> [What needs to be done]:
If a record contains a picture, drop the picture and copy everything else exactly.

> [Supplied material]:
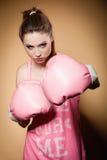 Boxeador de sexo femenino que lleva los guantes grandes del rosa de la diversión que juegan deportes Imagen de archivo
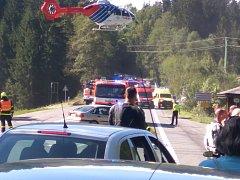U nedělní nehody ve Starých Hamrech zasahoval i vrtulník.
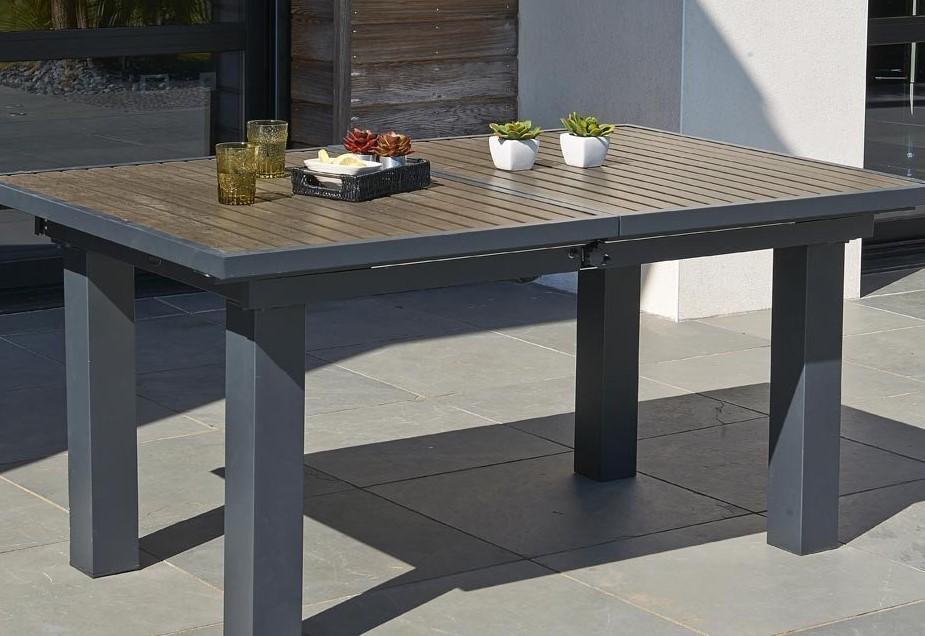 Table de jardin design en resine gris et imitation bois sur ...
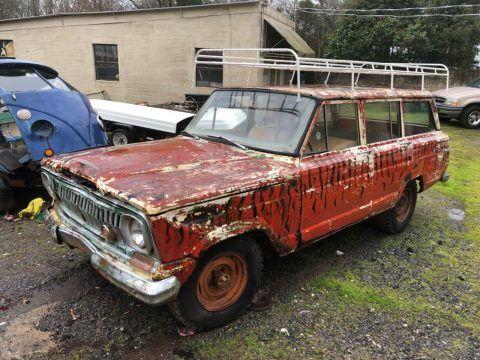 1967 Jeep Wagoneer na prodej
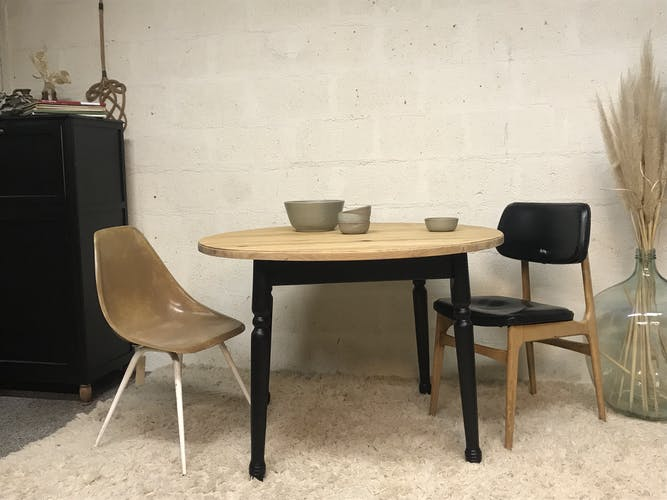 Round table raw wood - black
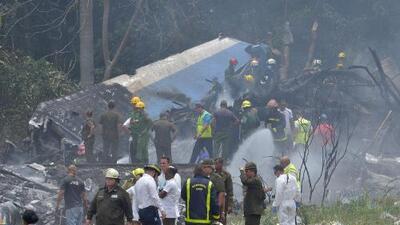 Más de 100 personas murieron luego de que un avión comercial se estrelló tras despegar del aeropuerto de La Habana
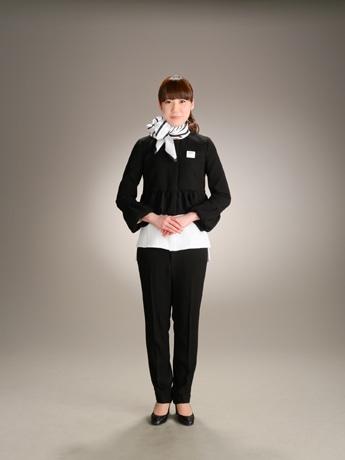 デザイナーYOKOCHAN(ヨーコチャン)による案内係の新制服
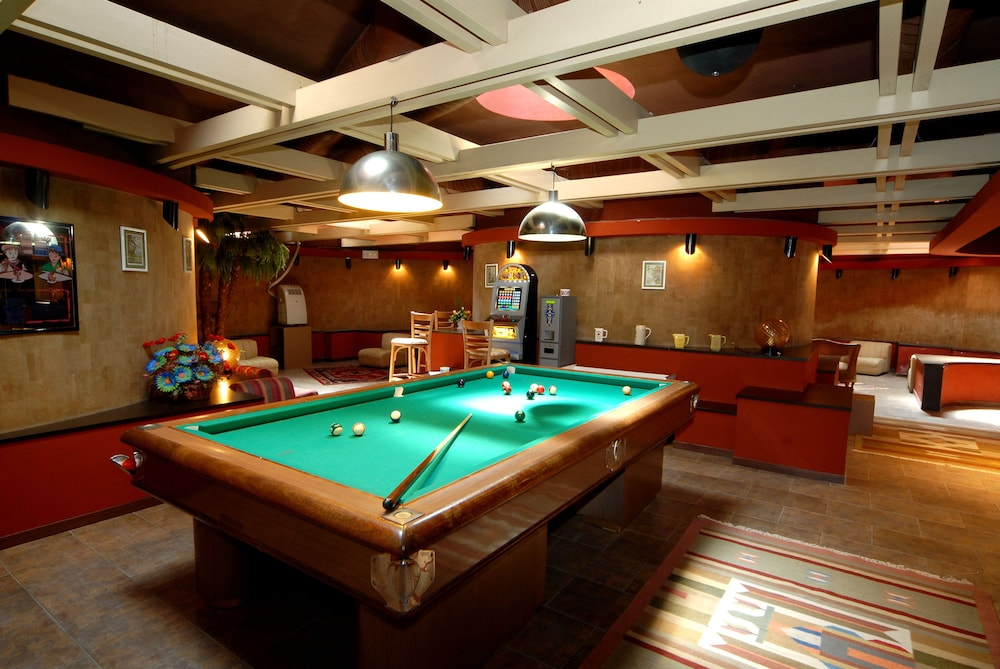 Billiards, Hotel 5 Terre
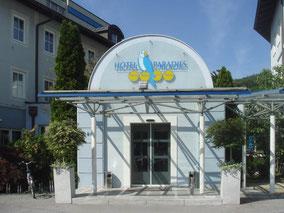 MAG Lifestyle Magazin online Urlaub Reisen Österreich Graz Hotel Paradies Arnold Schwarzenegger Museum unter Hammer Abriss Auktion Sammlerstücke Sportfans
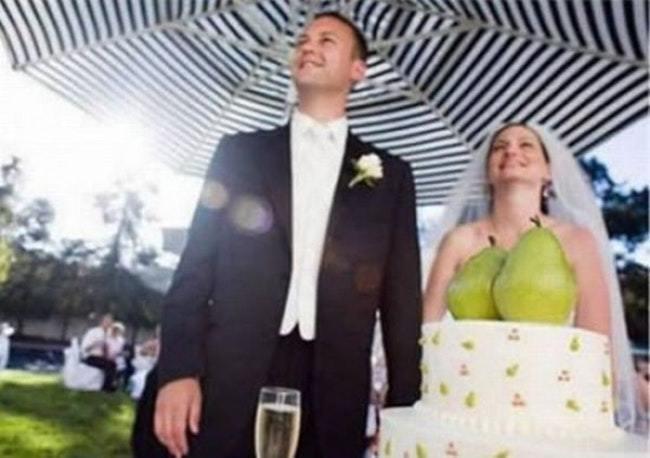жених и невеста под зонтом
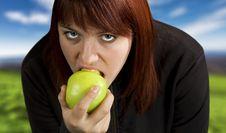 Free Girl Eating Delicious Green Apple Stock Photos - 3654093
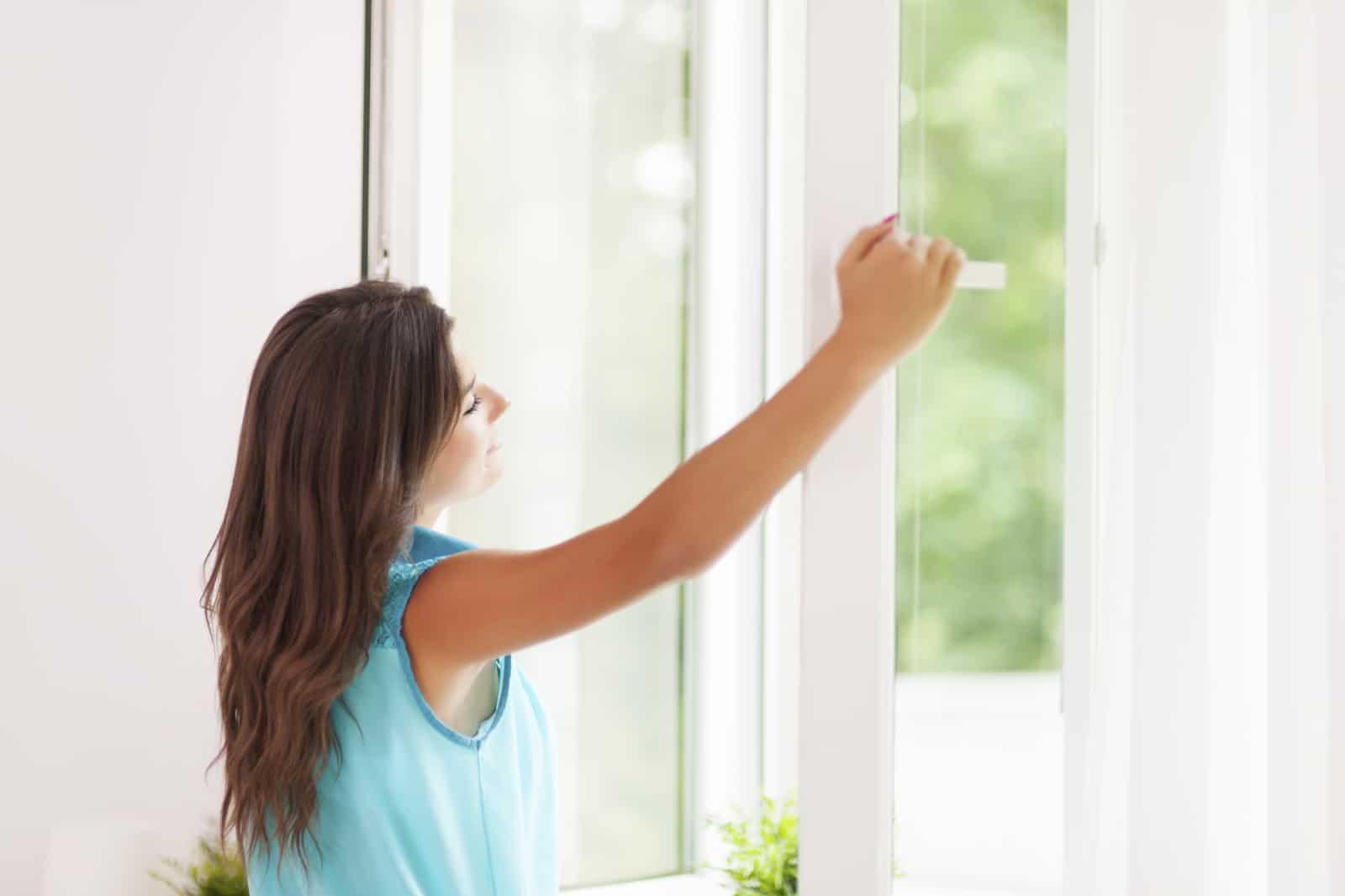 Проветривать жилую комнату ребенка нужно независимо от погодных условий.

> [Output of the exercise]:
 Boxeador de sexo femenino que lleva los guantes grandes del rosa de la diversión que juegan deportes Imagen de archivo
U nedělní nehody ve Starých Hamrech zasahoval i vrtulník.
 Table de jardin design en resine gris et imitation bois sur ...
 1967 Jeep Wagoneer na prodej
 Round table raw wood - black
 Más de 100 personas murieron luego de que un avión comercial se estrelló tras despegar del aeropuerto de La Habana
 デザイナーYOKOCHAN(ヨーコチャン)による案内係の新制服
 Billiards, Hotel 5 Terre
 MAG Lifestyle Magazin online Urlaub Reisen Österreich Graz Hotel Paradies Arnold Schwarzenegger Museum unter Hammer Abriss Auktion Sammlerstücke Sportfans
жених и невеста под зонтом
 Free Girl Eating Delicious Green Apple Stock Photos - 3654093
 Проветривать жилую комнату ребенка нужно независимо от погодных условий.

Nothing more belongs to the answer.